Records of scene-based questions
====

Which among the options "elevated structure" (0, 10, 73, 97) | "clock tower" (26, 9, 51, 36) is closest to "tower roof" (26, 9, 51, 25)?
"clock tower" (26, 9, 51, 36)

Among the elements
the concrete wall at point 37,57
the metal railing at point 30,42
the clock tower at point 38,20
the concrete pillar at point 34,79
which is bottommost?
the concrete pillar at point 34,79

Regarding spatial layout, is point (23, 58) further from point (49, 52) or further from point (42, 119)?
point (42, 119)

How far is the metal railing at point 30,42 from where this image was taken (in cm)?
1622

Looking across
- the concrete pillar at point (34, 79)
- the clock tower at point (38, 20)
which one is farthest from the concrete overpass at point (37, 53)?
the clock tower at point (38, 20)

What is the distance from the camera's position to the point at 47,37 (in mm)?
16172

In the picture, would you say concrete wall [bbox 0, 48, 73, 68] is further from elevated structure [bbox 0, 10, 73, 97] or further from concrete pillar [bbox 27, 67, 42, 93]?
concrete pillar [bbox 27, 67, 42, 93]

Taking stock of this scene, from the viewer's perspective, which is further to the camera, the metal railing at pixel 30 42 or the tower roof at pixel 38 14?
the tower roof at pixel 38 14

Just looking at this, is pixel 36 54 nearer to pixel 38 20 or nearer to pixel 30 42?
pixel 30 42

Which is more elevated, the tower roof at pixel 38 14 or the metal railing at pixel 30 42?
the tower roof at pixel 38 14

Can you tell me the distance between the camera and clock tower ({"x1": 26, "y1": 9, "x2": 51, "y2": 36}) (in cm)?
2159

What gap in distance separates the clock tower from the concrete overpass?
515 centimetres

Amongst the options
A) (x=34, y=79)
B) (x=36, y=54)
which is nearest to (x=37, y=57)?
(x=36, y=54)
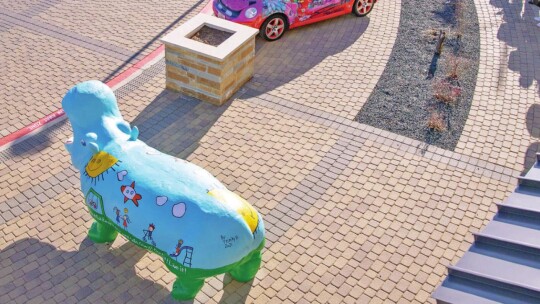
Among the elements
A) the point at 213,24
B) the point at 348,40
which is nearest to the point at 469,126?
the point at 348,40

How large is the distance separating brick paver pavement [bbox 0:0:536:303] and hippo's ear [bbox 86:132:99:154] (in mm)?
1721

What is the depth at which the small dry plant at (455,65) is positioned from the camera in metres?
12.8

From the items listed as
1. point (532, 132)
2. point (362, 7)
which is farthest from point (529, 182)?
point (362, 7)

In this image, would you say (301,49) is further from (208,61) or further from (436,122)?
(436,122)

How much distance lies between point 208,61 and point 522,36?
8.12 meters

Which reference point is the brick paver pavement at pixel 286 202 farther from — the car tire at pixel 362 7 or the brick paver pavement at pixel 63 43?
the car tire at pixel 362 7

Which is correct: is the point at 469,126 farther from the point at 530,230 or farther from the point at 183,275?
the point at 183,275

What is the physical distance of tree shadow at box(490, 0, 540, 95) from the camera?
43.2 feet

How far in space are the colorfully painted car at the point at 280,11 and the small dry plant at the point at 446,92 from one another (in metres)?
3.37

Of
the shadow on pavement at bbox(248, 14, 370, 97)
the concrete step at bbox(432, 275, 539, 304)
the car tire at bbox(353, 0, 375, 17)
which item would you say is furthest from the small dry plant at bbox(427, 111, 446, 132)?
the concrete step at bbox(432, 275, 539, 304)

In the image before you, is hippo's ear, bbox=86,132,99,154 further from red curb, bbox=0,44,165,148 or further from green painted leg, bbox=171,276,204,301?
red curb, bbox=0,44,165,148

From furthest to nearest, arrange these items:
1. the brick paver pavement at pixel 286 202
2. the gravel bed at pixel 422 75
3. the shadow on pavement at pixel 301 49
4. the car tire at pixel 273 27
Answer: the car tire at pixel 273 27 → the shadow on pavement at pixel 301 49 → the gravel bed at pixel 422 75 → the brick paver pavement at pixel 286 202

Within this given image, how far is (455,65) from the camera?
12.9 metres

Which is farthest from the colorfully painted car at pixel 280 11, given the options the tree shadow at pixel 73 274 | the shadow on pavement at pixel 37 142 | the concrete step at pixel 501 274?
the concrete step at pixel 501 274
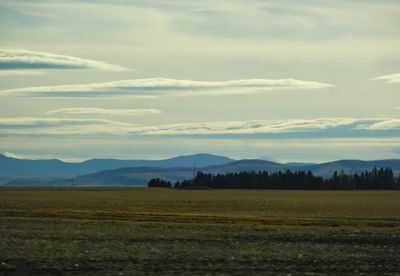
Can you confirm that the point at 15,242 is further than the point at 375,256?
Yes

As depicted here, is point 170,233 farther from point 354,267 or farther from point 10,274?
point 10,274

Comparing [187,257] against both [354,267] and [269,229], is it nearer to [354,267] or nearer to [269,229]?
[354,267]

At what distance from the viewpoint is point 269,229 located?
176 feet

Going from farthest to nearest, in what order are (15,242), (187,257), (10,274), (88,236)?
(88,236)
(15,242)
(187,257)
(10,274)

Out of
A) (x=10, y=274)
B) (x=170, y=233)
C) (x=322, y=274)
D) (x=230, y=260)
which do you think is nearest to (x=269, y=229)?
(x=170, y=233)

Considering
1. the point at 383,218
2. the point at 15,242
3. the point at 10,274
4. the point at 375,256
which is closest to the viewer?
the point at 10,274

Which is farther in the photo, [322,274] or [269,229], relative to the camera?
[269,229]

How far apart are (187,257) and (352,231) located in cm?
2331

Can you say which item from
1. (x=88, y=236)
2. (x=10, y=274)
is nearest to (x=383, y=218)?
(x=88, y=236)

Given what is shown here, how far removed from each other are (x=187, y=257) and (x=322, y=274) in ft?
23.0

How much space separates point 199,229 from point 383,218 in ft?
90.2

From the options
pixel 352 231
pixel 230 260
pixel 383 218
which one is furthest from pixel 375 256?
pixel 383 218

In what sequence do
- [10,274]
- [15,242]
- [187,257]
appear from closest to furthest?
[10,274] < [187,257] < [15,242]

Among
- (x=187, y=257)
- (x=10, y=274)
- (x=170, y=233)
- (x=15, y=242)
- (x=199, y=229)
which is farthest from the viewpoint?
(x=199, y=229)
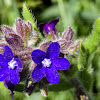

====

What is being asked:
Which lines of the listing above contain the string "between"? Return each of them, treating uppercase and lowercase as different.

Right answer:
Can you tell me the distance between the camera and clock tower ({"x1": 26, "y1": 9, "x2": 51, "y2": 36}) (in cm)?
How much distance lies between point 208,61 and point 522,36?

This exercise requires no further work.